Exercise directions:
Using the entries below, return word for word the lines from the one containing "How far is the point at 76,170" up to and including the last.
------ Material provided ------
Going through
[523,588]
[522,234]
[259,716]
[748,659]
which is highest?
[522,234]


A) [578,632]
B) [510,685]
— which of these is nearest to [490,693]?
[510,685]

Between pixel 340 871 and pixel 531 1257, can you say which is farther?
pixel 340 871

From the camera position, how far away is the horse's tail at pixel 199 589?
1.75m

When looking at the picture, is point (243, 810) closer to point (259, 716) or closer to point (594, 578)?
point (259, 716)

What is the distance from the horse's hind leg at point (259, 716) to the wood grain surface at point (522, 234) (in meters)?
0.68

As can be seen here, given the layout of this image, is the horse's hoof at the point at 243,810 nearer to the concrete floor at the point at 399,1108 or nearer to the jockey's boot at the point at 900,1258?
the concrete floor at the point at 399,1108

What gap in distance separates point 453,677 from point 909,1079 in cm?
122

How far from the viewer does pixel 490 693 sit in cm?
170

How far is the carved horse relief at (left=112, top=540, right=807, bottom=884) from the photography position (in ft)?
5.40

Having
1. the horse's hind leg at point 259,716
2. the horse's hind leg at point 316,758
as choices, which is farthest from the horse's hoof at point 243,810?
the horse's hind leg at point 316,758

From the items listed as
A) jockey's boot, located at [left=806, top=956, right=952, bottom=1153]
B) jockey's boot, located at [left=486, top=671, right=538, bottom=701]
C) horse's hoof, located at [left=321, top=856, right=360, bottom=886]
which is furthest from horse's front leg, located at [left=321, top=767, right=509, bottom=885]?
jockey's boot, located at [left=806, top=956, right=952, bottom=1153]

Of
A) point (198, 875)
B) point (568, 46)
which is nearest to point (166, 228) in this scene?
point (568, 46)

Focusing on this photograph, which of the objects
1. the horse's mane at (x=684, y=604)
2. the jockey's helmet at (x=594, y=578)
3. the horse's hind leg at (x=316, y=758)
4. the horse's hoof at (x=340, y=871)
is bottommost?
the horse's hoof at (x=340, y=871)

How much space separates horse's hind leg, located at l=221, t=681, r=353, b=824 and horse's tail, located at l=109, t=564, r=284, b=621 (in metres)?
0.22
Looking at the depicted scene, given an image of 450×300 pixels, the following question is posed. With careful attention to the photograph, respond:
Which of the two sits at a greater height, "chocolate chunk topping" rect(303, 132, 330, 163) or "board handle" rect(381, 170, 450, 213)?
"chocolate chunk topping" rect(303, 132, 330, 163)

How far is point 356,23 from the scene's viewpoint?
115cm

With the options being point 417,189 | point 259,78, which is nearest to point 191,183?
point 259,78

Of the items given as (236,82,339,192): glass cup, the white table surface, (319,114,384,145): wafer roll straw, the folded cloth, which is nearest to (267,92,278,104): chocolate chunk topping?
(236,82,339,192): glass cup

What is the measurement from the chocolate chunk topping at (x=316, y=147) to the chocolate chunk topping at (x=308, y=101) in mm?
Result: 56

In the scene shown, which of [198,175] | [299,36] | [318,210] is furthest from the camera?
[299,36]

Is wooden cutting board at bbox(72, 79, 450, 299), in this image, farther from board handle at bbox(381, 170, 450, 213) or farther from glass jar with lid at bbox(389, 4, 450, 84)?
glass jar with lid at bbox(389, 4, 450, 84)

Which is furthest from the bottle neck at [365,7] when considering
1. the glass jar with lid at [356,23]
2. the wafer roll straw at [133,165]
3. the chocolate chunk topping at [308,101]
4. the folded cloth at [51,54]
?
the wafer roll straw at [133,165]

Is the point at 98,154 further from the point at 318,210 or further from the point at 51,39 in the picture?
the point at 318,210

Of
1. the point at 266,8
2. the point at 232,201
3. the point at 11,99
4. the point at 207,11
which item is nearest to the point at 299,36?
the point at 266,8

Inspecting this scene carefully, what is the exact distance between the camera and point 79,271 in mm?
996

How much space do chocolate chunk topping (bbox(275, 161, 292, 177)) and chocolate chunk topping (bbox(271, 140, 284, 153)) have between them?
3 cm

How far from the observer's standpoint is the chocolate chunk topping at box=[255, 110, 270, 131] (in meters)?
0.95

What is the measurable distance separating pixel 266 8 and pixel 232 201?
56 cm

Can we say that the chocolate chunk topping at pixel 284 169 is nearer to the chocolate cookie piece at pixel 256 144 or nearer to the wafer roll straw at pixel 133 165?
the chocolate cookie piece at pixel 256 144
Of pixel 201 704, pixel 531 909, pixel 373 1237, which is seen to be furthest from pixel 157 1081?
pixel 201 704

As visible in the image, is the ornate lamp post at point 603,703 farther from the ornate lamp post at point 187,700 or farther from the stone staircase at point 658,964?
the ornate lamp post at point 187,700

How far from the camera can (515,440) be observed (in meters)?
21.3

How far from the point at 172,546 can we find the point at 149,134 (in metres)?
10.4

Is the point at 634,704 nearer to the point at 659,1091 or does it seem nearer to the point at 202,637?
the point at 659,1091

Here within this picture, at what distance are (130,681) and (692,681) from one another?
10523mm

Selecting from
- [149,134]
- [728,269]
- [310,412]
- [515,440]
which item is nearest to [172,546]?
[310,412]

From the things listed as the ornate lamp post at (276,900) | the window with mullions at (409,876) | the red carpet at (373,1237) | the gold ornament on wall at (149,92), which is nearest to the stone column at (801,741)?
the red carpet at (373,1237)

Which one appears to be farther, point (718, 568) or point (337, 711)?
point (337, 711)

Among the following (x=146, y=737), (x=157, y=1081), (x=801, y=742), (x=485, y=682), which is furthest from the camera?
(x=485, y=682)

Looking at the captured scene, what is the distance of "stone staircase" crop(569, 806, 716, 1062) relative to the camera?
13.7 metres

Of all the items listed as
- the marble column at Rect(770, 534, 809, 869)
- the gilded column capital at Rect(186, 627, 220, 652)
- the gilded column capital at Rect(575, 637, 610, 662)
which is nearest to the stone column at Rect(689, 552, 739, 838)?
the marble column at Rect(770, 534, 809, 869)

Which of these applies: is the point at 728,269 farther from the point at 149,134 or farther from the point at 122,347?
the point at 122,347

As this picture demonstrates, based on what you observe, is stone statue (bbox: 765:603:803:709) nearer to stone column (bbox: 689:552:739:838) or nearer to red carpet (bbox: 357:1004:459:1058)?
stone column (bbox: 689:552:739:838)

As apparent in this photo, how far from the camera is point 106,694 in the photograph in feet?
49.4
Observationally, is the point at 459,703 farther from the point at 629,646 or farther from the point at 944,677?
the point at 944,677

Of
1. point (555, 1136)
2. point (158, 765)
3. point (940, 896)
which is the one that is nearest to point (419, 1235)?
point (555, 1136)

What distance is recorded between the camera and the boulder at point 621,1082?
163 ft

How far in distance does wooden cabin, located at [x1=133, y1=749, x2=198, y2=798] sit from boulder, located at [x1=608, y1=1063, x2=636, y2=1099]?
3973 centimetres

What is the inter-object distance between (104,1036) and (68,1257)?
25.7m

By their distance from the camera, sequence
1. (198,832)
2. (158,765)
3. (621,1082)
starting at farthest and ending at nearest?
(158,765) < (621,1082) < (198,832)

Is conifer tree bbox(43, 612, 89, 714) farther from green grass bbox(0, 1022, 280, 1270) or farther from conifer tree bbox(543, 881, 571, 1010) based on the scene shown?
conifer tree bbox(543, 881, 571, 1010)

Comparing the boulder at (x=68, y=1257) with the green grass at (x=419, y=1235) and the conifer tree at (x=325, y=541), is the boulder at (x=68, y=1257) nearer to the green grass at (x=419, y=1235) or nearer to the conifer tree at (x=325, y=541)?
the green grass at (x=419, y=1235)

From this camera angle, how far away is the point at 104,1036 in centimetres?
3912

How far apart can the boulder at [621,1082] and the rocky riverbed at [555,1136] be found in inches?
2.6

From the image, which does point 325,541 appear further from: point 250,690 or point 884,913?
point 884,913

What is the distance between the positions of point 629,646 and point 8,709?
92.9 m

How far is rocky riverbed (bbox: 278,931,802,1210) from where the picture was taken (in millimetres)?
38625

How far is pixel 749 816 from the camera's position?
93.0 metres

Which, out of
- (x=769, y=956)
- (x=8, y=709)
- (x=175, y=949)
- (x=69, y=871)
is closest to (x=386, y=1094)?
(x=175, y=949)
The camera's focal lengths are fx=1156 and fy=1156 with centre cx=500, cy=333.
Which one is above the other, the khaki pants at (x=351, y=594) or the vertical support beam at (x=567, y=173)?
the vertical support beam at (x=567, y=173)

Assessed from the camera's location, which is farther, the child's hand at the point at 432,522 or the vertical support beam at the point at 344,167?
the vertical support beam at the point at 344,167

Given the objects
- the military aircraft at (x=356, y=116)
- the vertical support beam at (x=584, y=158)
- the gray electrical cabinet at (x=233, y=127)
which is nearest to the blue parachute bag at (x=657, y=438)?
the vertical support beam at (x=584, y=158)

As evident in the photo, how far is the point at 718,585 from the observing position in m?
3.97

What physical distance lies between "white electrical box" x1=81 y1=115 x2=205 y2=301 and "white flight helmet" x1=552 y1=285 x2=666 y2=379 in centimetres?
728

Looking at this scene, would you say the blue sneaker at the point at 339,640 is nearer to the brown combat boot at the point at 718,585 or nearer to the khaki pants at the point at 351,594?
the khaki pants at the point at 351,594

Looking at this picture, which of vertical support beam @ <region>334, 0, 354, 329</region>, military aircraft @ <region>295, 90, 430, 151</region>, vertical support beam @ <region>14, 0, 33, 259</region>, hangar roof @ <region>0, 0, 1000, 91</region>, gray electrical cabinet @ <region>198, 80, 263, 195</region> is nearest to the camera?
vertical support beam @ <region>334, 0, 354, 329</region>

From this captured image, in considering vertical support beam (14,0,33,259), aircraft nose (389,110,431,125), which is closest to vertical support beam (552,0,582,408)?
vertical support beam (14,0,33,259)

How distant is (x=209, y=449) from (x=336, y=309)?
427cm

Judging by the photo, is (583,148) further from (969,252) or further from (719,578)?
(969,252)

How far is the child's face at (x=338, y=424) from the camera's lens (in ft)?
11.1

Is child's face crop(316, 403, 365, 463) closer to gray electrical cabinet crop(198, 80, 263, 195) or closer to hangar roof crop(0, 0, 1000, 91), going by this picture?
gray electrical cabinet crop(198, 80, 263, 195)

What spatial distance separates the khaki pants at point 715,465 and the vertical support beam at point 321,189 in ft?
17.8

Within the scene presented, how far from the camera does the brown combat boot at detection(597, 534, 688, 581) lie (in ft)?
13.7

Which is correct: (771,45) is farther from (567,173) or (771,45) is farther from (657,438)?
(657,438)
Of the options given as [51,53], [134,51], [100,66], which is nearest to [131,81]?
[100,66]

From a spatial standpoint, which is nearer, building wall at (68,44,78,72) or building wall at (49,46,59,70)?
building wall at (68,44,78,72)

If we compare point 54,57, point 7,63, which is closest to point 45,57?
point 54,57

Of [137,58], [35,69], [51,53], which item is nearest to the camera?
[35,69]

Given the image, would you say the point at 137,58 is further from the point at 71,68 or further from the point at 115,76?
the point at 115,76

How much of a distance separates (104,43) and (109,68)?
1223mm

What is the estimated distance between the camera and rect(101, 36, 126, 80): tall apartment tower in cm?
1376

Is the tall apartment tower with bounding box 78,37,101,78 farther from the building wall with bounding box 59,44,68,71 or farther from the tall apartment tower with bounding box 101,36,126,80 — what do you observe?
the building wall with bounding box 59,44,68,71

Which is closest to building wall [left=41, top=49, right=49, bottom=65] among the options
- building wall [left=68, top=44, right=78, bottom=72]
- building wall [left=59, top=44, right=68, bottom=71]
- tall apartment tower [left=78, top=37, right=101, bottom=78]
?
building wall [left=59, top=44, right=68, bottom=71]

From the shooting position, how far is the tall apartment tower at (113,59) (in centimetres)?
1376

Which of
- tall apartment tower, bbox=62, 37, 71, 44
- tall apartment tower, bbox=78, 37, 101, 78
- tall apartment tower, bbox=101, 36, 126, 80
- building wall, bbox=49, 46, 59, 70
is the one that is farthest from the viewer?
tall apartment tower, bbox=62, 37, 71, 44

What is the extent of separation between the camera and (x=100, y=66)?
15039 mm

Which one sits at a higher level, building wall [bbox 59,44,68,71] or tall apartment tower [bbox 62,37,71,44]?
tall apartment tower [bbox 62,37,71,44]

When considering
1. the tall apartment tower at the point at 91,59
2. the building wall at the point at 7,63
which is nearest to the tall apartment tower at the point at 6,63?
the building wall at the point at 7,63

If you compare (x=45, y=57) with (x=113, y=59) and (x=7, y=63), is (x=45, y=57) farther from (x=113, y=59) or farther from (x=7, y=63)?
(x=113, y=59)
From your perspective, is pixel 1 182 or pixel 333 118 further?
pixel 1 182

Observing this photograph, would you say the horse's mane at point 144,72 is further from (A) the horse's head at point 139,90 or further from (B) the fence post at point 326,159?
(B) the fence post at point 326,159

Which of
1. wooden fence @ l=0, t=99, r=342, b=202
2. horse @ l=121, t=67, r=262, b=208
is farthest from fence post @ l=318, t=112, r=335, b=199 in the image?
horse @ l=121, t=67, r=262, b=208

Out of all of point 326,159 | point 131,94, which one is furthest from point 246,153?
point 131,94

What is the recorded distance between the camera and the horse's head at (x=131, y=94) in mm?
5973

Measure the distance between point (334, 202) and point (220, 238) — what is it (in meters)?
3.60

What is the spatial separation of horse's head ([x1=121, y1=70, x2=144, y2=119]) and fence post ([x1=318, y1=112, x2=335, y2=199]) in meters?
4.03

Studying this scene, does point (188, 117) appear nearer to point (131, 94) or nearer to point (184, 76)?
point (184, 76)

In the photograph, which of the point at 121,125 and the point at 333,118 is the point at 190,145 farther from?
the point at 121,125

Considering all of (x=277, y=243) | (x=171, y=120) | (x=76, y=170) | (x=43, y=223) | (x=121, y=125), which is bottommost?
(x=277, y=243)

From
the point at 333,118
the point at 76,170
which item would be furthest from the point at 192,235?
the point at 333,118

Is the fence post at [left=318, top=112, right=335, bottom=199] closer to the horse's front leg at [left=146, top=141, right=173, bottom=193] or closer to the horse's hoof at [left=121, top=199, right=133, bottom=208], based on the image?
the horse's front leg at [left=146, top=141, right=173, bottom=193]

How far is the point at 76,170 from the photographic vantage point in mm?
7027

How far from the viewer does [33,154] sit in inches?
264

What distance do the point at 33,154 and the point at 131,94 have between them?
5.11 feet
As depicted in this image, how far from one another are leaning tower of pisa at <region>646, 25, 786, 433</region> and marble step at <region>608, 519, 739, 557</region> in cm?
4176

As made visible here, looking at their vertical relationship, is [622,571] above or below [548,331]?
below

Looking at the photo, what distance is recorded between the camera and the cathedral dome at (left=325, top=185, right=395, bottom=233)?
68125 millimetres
------
Exercise answer:
How far is the point at 76,170 from the photographic vantage point in mm?
7027

How far from the viewer does [33,154] sit in inches?
264

What distance do the point at 33,154 and the point at 131,94 have between them?
5.11 feet
As depicted in this image, how far from one another are leaning tower of pisa at <region>646, 25, 786, 433</region> and marble step at <region>608, 519, 739, 557</region> in cm?
4176

As made visible here, looking at their vertical relationship, is [622,571] above or below [548,331]?
below

Looking at the photo, what distance is recorded between the camera and the cathedral dome at (left=325, top=185, right=395, bottom=233)?
68125 millimetres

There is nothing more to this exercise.